-- READING PASSAGE --

########################################

3.2 Absorption of Lysophosphatidylcholine


Lysophosphatidylcholine can be incorporated into both mixed micelles and liquid crystalline vesicles. Studies have also demonstrated that bile salts and lysophospholipids form submicellar aggregates than can transfer lysophospholipids between membranes. The relative contributions of these macromolecular structures to intestinal lysophospholipid absorption remain to be determined. It has been traditionally thought that lysophospholipids cross the enterocyte brush-border membrane by passive diffusion , but some data suggest a protein-mediated uptake mechanism.


3.3 Phospholipid Metabolism in the Enterocyte


The absorbed lysophosphatidylcholine can be metabolized by several pathways. Most of the lysophosphatidylcholine is reacylated to form phosphatidylcholine. Alternatively, the lysophosphatidylcholine can be hydrolyzed to fatty acid and 3-phosphorylcholine, or two molecules of lysophosphatidylcholine can react to form one molecule of phosphatidylcholine and one molecule of 3-phosphorylcholine. The fatty acids formed by these reactions can be used for triglyceride synthesis. In addition, the intestine is capable of synthesizing phosphatidylcholine from diglyceride (derived mainly from α-glycerophosphate) via the Kennedy pathway .

In the absence of absorbed lysophosphatidylcholine, there is a marked drop in the secretion of chylomicrons into lymph. The fatty acid composition of the phosphatidylcholine contained on the surface of chylomicrons is not greatly influenced by the dietary fatty acid content, but mainly reflects the fatty acid composition of biliary phosphatidylcholine. These data indicate that de novo phosphatidylcholine synthesis by the enterocyte is inadequate to provide the phospholipid needed for optimal packaging and secretion of chylomicrons, and that absorbed biliary phospholipid is preferentially utilized for chylomicron assembly.

########################################

-- SUPPLIED ENTRIES --
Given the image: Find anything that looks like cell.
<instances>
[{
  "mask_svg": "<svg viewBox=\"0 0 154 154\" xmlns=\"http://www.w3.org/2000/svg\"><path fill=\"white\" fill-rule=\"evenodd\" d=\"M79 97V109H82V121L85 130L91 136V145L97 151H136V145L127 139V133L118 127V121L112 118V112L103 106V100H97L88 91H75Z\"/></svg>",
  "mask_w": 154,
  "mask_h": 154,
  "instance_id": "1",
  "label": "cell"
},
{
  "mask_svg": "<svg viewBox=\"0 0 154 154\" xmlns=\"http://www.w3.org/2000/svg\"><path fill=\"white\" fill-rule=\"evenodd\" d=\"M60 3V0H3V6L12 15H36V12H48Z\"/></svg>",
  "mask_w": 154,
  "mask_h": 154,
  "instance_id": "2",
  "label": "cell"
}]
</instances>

########################################

-- REQUIRED ACTION A --
The passage on intestinal phospholipid absorption describes reactions that absorbed lysophosphatidylcholine itself can undergo in the enterocyte. List every such reaction, together with its products.
-- REQUIRED ACTION B --
Decide whether each statement agrees with the passage on intestinal phospholipid absorption. Answer yes or no for each, and quote the words of the passage that decide it.
(i) Most absorbed lysophosphatidylcholine is hydrolyzed to fatty acid and 3-phosphorylcholine.
(ii) The phosphatidylcholine on the surface of chylomicrons mainly mirrors the fatty acid composition of biliary phosphatidylcholine.
(iii) Chylomicron secretion into lymph is unaffected when no lysophosphatidylcholine is absorbed.
-- REQUIRED ACTION C --
Extend the passage on intestinal phospholipid absorption beyond its final sentence.

-- EXERCISE RESPONSE A --
- Reacylation, which forms phosphatidylcholine.
- Hydrolysis, which yields fatty acid and 3-phosphorylcholine.
- Reaction of two molecules of lysophosphatidylcholine with each other, which forms one molecule of phosphatidylcholine and one molecule of 3-phosphorylcholine.

-- EXERCISE RESPONSE B --
(i) No: "Most of the lysophosphatidylcholine is reacylated to form phosphatidylcholine."
(ii) Yes: "is not greatly influenced by the dietary fatty acid content, but mainly reflects the fatty acid composition of biliary phosphatidylcholine."
(iii) No: "In the absence of absorbed lysophosphatidylcholine, there is a marked drop in the secretion of chylomicrons into lymph."

-- EXERCISE RESPONSE C --
4 Bile Acids


Bile acids are secreted by the liver almost exclusively as conjugated forms, mainly as conjugates with glycine (75 %) or taurine (25 %). A small fraction of these conjugated bile acids is absorbed in the proximal small intestine , mainly the glycine-conjugated dihydroxy bile acids, chenodeoxycholic acid -glycine and deoxycholic acid-glycine. These bile acids are likely protonated in the unstirred water layer of the jejunum, which is estimated to have a pH of approximately 5, and the protonated bile acids are then passively absorbed transcellularly. Glycine-conjugated trihydroxy bile acids and taurine-conjugated bile acids would be fully ionized at the small intestinal pH and therefore would not be absorbed by this mechanism. There is also the possibility of limited paracellular absorption of ionized and non­ionized conjugated bile acids in the small bowel.

Most of the conjugated bile acids, however, remain in the lumen as the intestinal contents transit through the upper intestine, where they activate important enzymes and solubilize lipids to ensure efficient absorption. In the ileum , there is a high-capacity active transport mechanism for bile acids that results in the absorption of greater than 95 % of the secreted bile acids. The conserved bile acids are delivered via the portal blood to the liver , where they are taken up for secretion again into bile. This enterohepatic circulation of bile acids, which occurs several times during a meal, ensures an adequate delivery of bile acids into the intestine for highly efficient lipid absorption independent of the rate of hepatic bile acid synthesis from cholesterol.


4.1 Ileal Bile Acid Uptake


The active transport of bile acids across the ileal brush-border membrane is mediated by the transport protein ASBT (gene symbol SLC10A2) (Fig. 8.3). ASBT is a 348 amino acid membrane glycoprotein with a glycosylated extracellular amino terminus, a cytosolic carboxyl terminus, and 7 membrane spanning domains. ASBT is an electrogenic Na + -bile acid co-transporter, with two sodium ions transported per molecule of bile acid. The driving force for transport is the inwardly directed sodium gradient. Conjugated bile acids are transported more efficiency than unconjugated forms, and the affinity for dihydroxy bile acids is higher than for trihydroxy bile acids. ASBT is expressed mainly in the villus cells of ileal enterocytes, with small amounts of ASBT in the proximal intestine and colon. The GATA4 transcription factor is essential for silencing ASBT expression in the proximal intestine.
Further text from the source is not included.